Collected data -

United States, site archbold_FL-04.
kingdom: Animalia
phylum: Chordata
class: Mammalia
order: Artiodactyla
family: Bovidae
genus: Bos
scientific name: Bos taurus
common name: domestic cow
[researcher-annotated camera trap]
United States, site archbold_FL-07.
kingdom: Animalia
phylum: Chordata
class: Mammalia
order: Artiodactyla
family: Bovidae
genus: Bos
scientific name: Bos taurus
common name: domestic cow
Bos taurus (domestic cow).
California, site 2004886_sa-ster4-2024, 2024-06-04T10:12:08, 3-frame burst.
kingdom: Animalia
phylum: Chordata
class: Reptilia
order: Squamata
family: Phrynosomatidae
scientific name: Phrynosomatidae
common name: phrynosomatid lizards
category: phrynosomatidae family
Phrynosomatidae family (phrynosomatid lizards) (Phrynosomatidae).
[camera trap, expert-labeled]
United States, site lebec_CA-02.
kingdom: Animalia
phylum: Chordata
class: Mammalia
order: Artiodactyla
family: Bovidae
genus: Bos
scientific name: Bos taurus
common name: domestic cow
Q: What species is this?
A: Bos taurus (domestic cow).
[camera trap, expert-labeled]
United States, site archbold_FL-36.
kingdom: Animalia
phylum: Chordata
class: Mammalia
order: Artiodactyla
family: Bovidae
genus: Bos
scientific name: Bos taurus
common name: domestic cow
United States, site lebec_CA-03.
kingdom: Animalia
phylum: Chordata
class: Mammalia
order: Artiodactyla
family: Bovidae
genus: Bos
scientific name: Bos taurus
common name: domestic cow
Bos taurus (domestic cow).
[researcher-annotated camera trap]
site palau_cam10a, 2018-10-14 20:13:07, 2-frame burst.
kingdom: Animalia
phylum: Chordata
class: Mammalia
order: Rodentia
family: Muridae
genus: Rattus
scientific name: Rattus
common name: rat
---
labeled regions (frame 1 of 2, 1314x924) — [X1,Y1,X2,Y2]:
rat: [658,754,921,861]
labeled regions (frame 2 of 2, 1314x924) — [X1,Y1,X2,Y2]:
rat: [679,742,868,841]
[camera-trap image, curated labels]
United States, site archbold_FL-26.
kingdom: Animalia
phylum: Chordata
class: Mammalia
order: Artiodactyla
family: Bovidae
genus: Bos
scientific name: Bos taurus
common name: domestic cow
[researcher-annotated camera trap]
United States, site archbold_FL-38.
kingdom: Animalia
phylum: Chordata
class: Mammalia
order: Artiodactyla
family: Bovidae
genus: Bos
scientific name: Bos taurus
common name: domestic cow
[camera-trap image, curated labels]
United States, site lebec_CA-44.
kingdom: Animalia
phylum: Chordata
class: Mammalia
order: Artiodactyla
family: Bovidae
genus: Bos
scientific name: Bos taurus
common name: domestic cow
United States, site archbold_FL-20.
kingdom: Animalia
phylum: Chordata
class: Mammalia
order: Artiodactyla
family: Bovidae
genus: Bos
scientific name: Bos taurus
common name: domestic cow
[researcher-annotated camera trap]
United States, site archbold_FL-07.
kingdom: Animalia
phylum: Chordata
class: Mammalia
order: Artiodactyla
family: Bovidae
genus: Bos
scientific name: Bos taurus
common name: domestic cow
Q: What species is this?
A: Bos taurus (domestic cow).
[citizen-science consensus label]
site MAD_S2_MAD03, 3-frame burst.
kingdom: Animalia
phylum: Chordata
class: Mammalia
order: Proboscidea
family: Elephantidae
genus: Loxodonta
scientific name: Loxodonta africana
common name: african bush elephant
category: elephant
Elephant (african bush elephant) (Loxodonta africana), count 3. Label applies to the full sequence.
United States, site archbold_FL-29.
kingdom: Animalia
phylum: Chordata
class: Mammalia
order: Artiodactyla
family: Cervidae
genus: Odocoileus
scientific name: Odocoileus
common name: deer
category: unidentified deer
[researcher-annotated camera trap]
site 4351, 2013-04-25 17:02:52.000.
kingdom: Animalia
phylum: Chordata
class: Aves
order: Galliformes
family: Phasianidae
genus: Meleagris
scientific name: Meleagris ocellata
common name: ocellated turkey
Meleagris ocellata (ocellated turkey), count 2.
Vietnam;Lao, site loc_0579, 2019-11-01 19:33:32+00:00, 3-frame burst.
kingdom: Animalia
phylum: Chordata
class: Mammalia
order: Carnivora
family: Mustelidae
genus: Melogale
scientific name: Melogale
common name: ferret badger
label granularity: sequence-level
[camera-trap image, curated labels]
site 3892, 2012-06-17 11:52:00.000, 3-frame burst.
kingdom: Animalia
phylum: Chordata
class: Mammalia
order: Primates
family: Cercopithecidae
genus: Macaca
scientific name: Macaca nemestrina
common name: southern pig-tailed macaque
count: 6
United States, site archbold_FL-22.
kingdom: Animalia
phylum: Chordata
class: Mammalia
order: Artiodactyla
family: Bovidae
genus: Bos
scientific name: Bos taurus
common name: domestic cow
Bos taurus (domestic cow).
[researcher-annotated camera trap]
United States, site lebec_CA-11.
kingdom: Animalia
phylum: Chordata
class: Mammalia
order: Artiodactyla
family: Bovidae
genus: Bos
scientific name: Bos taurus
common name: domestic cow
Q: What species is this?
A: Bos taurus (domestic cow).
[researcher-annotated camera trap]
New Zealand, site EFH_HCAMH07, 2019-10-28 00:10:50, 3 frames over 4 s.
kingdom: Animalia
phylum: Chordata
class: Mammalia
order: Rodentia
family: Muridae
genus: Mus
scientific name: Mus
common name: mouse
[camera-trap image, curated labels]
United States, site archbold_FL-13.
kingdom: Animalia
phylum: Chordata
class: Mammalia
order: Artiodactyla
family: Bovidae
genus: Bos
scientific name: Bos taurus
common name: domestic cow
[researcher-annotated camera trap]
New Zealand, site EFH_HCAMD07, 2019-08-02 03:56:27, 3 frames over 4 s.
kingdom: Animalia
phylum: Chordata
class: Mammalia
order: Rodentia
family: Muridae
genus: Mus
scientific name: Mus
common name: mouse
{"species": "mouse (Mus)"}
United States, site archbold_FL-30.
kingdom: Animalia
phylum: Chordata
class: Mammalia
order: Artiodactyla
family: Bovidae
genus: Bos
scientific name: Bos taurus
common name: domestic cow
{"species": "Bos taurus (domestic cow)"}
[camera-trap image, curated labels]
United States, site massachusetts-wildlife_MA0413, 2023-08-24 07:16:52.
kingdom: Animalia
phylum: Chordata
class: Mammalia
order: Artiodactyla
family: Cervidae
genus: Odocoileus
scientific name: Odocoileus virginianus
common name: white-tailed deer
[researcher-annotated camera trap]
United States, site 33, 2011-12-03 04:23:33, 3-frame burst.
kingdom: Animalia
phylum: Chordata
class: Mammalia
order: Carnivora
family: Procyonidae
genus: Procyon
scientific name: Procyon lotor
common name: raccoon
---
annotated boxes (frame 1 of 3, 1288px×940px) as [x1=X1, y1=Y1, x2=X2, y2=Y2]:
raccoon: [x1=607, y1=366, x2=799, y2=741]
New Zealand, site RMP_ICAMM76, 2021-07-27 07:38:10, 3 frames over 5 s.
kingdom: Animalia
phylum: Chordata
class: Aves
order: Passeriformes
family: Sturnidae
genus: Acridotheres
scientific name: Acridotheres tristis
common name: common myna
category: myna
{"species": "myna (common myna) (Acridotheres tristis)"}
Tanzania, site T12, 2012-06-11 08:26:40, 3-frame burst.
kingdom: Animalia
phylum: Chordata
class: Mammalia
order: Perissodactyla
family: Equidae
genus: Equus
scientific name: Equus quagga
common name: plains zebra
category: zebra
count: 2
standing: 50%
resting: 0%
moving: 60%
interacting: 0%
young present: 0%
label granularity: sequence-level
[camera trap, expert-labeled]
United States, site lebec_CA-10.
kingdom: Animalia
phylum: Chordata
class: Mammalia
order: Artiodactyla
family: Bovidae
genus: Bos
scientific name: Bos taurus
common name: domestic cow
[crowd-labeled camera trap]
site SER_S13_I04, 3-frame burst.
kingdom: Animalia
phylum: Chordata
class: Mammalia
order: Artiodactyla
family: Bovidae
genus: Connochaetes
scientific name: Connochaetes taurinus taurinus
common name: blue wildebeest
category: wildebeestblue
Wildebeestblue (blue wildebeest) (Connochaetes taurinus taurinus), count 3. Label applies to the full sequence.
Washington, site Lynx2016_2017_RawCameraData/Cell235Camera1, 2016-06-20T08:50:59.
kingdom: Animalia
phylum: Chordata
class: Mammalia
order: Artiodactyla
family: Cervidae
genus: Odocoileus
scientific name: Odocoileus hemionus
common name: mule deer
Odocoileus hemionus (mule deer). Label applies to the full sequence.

YOUR INSTRUCTIONS -
If a line in the data above contains "frames", return that line.

RESULT -
New Zealand, site EFH_HCAMH07, 2019-10-28 00:10:50, 3 frames over 4 s.
New Zealand, site EFH_HCAMD07, 2019-08-02 03:56:27, 3 frames over 4 s.
New Zealand, site RMP_ICAMM76, 2021-07-27 07:38:10, 3 frames over 5 s.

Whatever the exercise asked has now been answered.